Wrappers for generating one-word-per-line output representing all the goodies from Stanford CoreNLP, so we can include it in the KBA stream corpus.
This wrapper supports a varity version of CoreNLP. We use the version version 1.3.4 for testing.
After checking out the repository, you need to get all dependencies by run the lib/get.sh script:
$ cd lib
$ sh get.sh
This script will download a lib.zip file, and unzip it to get all .jar files we need.

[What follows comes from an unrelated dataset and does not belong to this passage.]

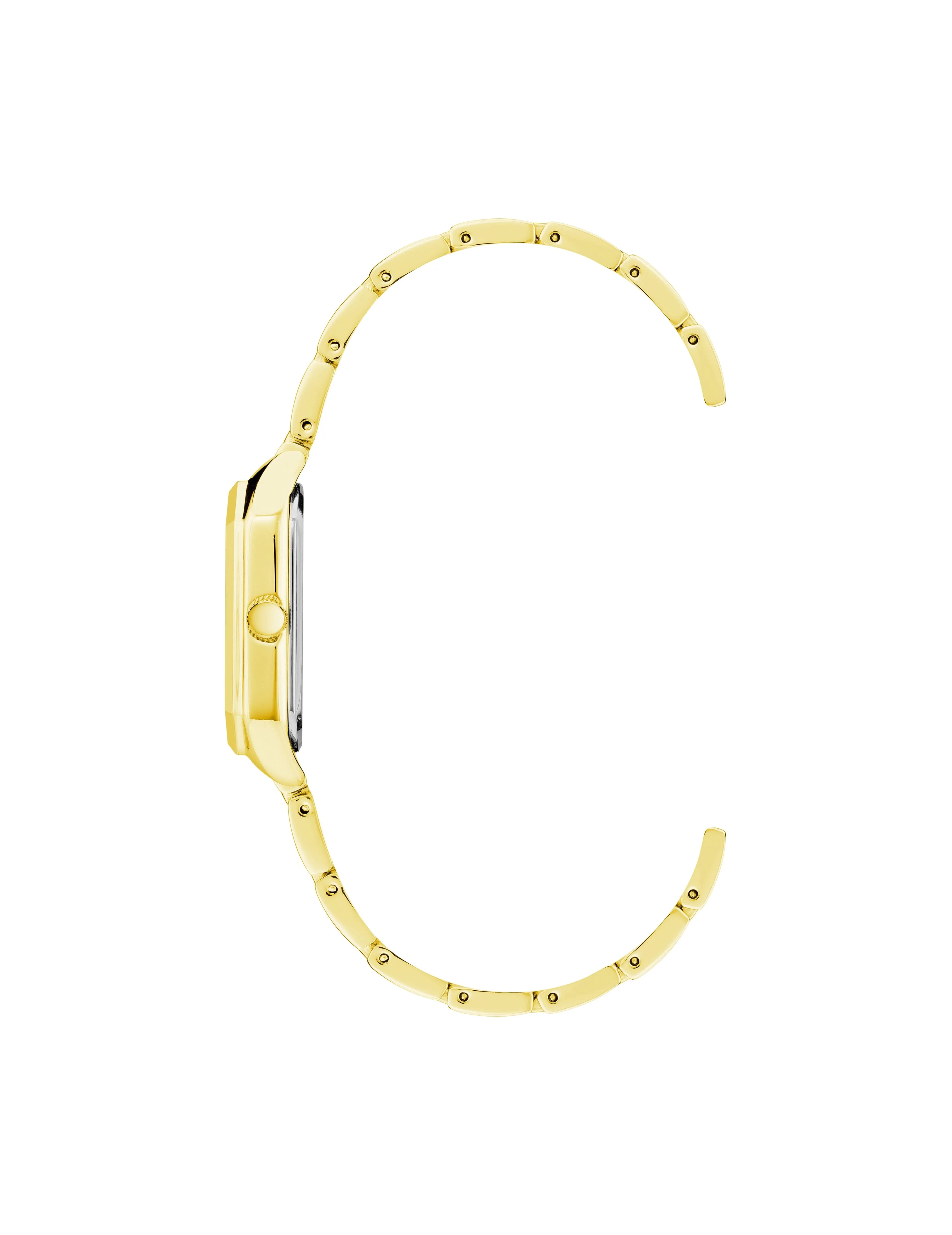 Octagonal Shaped Metal Bracelet Watch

After that, you can compile the code using
$ ant
To get the .jar file for NER (including parsing and coref), run
$ ant ner
This will produce a .jar file called runNER.jar.
$ java -jar runNER.jar <INPUT> <OUTPUT>
The file src/nlp/runNER.java takes as input a corpus in format
<FILENAME id="DOCUMENTID">
content...
</FILENAME>
...
<FILENAME id="DOCUMENTID">
content...
</FILENAME>
and output the one-token-per-line TSV format as
<FILENAME id="DOCUMENTID">
<SENT id="SENT-NUM">
TOK-NUM TOKEN BEGIN:END_OFFSET POS NER LEMMA DEP-PATH-TO-PARENT PARENT-ID COREF-CLUSTER-ID
...
</SENT>
</FILENAME>
SENT-NUM is zero-based index to sentence within the document. TOK-NUM is zero-based index to token within the sentence.
BEGIN_OFFSET and END_OFFSET count number of bytes not characters.... or not?!
You can see the input.txt and ner-output.txt examples in the test/ folder.